Emma Saltzman’s Senior Reflection

My fellow editorial board members and I often talk about a sense of “impending doom” surrounding press week. Currently, I am feeling that feeling more than ever. How is one supposed to sum up their most formative four years in less than 500 words? This assignment has left me staring at a blank white screen for weeks. Maybe it’s because I don’t know what to say, or maybe it’s because I know this is the last time I will write for The Pitch.

I think that “press” should be short for “pressure,” because that’s what it truly is: pressure to make the best issue we can. As the poster child for anxious, ambitious teenagers, I both dread and anticipate these weeks. I am somewhat embarrassed to admit that I have cried over page layouts more than once, but in the end, there is no feeling as rewarding as holding a copy of your heart and soul, hours of hard work, right in your hands.

Is that what my diploma will feel like?

Looking back, I spent too much of my time these last four years fixated on the idea of perfection. My socialization over the internet (and Disney Channel, let’s be honest) forced me to buy into a fake reality that I would never be a part of, because it was fake. I have always imagined high school, particularly my senior year, in a very specific, very “perfect” way. The truth is that these four years were as far from perfect as it comes and I think that it took a pandemic for me to learn to accept imperfection.

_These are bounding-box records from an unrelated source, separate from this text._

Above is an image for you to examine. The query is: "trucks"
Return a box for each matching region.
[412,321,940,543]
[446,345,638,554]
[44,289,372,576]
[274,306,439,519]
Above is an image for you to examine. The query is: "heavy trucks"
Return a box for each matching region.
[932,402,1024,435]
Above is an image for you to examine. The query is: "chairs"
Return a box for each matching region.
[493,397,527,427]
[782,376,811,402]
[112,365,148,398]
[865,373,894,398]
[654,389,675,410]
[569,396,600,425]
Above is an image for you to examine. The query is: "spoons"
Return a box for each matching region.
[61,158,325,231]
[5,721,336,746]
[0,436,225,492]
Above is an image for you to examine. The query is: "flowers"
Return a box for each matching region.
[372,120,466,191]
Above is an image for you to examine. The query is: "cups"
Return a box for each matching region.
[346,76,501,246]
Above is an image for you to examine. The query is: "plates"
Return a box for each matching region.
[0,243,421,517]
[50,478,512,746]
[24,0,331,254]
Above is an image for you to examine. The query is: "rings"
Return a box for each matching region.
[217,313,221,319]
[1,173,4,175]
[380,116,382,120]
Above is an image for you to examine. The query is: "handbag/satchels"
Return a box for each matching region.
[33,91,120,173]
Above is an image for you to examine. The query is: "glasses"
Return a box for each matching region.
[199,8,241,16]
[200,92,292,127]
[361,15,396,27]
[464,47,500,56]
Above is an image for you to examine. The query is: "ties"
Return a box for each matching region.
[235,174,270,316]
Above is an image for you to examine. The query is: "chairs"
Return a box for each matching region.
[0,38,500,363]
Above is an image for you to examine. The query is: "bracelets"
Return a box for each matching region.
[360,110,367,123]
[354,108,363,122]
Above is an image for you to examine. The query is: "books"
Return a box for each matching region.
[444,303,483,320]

I especially have The Pitch to thank for this revelation. Such a high stakes environment can be a breeding ground for perfectionist tendencies, yet this experience has allowed me to embrace messiness, last-minute changes and blind optimism. When I reflect on this period of my life, both this rocky last year and the two and a half “normal” years that preceded it, The Pitch maintains a spot in the center of my memories. Not to be cliché, but this staff is like a family. While I have lost hours of sleep over page layouts and spent far too many of my afternoons on Zoom with my fellow Editorial Board members, they became people I could confide in, relate to and escape this occasionally bleak world with. I attribute an enormous amount of my growth in high school to the people in room 193.

I have decided that this feeling of “impending doom” is like many other parts of senior year: bittersweet. There is so much pressure to make this issue and my remaining days of high school perfect. I hope that this issue of The Pitch goes completely smoothly, that the end of senior year will look straight out of a movie and I can throw my cap in the air and graduate without a care in the world, but there will be bumps in the road– I just have to remember to put my seatbelt on and enjoy the ride.